返回

腹黑女药师

首页
日/夜
全屏
字体:
A+
A
A-
第七十八章(2 / 3)
上一页 返回目录 下一页

墨泪在回来正值半上午时,而她整整睡到第二天的晚上才醒,实际是睡了二天一夜,因醒时是夜晚,她也没爬来折腾,倒头又睡,当第二天神清气爽的出现,瞧到那赦然在座的任老头时,愣是怔了半晌。

任老却是十分的有眼力,还不等小家伙赶人,立即投其所好,送上美食一顿,并成功的掳获住了人的胃,借此打开了门路,再无任何阻拦的占居住一间房。

墨棋等了三天,在见到宝贝妹妹转醒平安无事,为着大局考虑,不得不回自己的小院,又回恢复白天来傍晚归的生活方式。

才经过一场苦战的墨泪,并没有因为拥有古方上的药剂便立即着手试验配制药剂,反而闲悠的很,放松身心陪着宝宝。

皇帝不急,急死太监,她不急,任老头急,可他偏偏再急也敢催,生怕某小家伙一火甩担子不干的反悔。

第五天,药剂院的一位成员走进烬字院,将一些东西送至任老手中,待他一走,任老一把抓过当时正陪着风宝宝骑马玩儿的墨泪,抛下一干人,一溜儿回到自己抢占的那一进房间。

咣-

门窗随人进入而关闭。

任老一甩进,将拧着的人给丢开。

混-蛋!

被甩了个跟斗的墨泪,忍不住狠狠的咒骂,忙在空中稳住身,不至于摔个狗咬泥,再以万分优雅的良好修养整整衣衫,优哉悠哉的拉过座坐下。

从容不迫,半点不急。

甚至,坐下后都没问原因。

这小混蛋。

任老忍不住狠跺脚,自认倒霉般的叹口气,也拉过椅子坐着,随手将几张薄薄的纸和一只不起眼的戒指丢到面前的桌上。

“呶,你要的东西!”心里有一千万个不满意,他也不得得认输。

他领教过小家伙的耐性了,若惹急了他,他可以一天一夜都不说一句话,也不挪动一下,谁想让他先开口说什么,那简直是跟自己过不去,他么,大丈夫能屈能伸,就暂时退一步好了。

反正,在小家伙面前认输不丢人,谁让他天赋没人家好呢。

心头微微一紧,墨泪望了望老头丢出的东西,那几张纸,自然是交易要求的资料,曾经,她很想知道答案,现今近在眼前,她忽的有些迟疑。

要不要看?

这,是个很伤脑筋的选择题。

看了,就意味着再也无法回避现实了,哪怕再不想接受红莲公主的身份也必需要担起那份重任,不为其他,只为血管里流着莲国墨氏的血,前身遗留的责任,作为顶替者责无旁贷。

若不看,有足够的理由说服自己,让自己允当瞎子,因为不知者无罪,既然不知,逃避也无可厚非。

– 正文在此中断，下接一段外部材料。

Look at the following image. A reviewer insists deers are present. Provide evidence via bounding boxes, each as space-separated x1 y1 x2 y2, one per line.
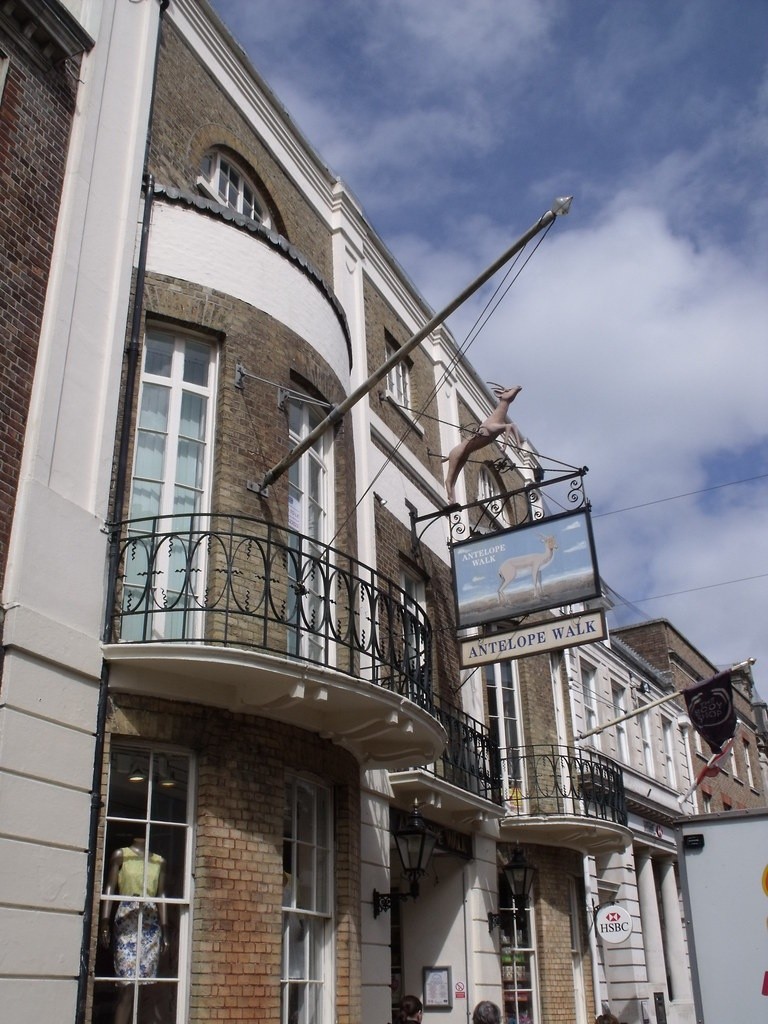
444 379 525 503
496 531 558 604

人啊,当想要逃避某些事物时总是会给自己寻找理由,她亦如此。

看,还是不看?

墨泪沉吟难定。

无动于衷?

任老头有些迷糊了,先前不惜以此为交易,这当儿却好似不感兴趣了,这这又是怎么个说法?

沉吟半刻,墨泪还是做出了抉择――看。

也许上面的东西会让人心痛,有道是长痛不知短痛,早晚会有痛的一刻,还不知现在就先痛一痛,若许这样也有足够的时间为以后做准备。

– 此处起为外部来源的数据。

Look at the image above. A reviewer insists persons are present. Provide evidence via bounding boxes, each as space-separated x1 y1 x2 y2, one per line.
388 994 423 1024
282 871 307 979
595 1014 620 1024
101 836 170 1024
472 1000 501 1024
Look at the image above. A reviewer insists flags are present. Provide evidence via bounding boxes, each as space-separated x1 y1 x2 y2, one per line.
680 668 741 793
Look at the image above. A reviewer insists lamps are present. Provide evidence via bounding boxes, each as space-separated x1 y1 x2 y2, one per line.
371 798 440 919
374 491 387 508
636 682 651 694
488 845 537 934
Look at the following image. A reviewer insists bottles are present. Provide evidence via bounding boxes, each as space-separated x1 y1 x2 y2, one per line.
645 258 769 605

更何况早看晚看终究要过那关,与其让别人先看到,还不如自己先一步看到,总比从别人口中听到更易于接受。

尤其是不希望名义上的哥哥先看到,说不出是什么样的心态,反正她就是不想让该叫哥哥的人先一步知道,那个哥哥已背负十五的思念与仇恨,余下的这一份,她希望自己来背。

她,终究是想要一个哥哥的,想一个疼爱自己的哥哥,就算现在还没有完完全全的彻底的认同这个白捡来的哥哥,她有预感,迟早有一天她会心甘情愿的享受那份迟来的兄长的爱护。

因为心中有了决定,墨泪出手的速度也异常的坚定。

眸子一闪,任老头任其将纸取走,或许心中有那么一瞬间他是不希望小家伙看到上面的东西,但,那想法也仅仅一闪而逝。

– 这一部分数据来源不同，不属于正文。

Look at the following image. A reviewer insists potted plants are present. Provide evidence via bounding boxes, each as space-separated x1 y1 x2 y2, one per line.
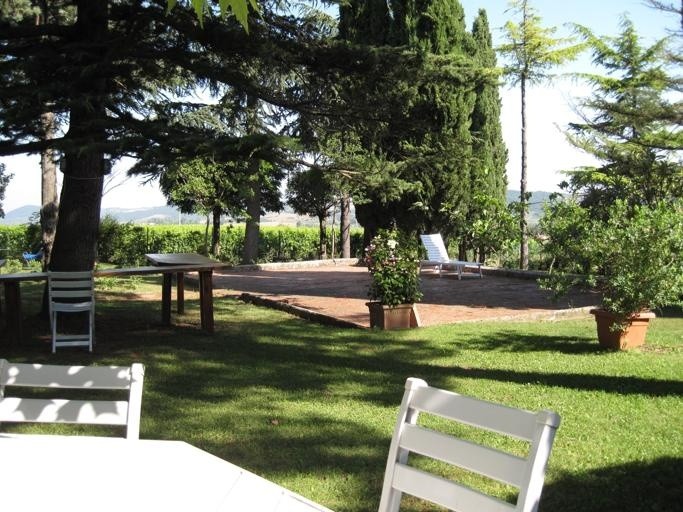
581 196 683 352
365 227 424 330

他看着那双修长细嫩的手取走纸,又展开,紧随着,那人的脸暗沉了下来,秀气的眉拧成线,水嫩饱满的红唇抿紧。

瞬间的,他怔了一下,小家伙没有震惊,是的,没有震惊,没有惊诧,竟然只有思索,那,太奇怪了。

或许,他早已知晓?

才想到那一点,任老又恍然大悟,北镜钟家是大陆最古老的家族之一,莲国太子妃竟是北境钟家的子孙,竟那样的折损于他人之手,以钟家的护短家风又怎么可能不查?只要查,也必然会查到蛛丝马迹,或许,小家伙早了解一些内情,所谓的交易也只是求证罢了。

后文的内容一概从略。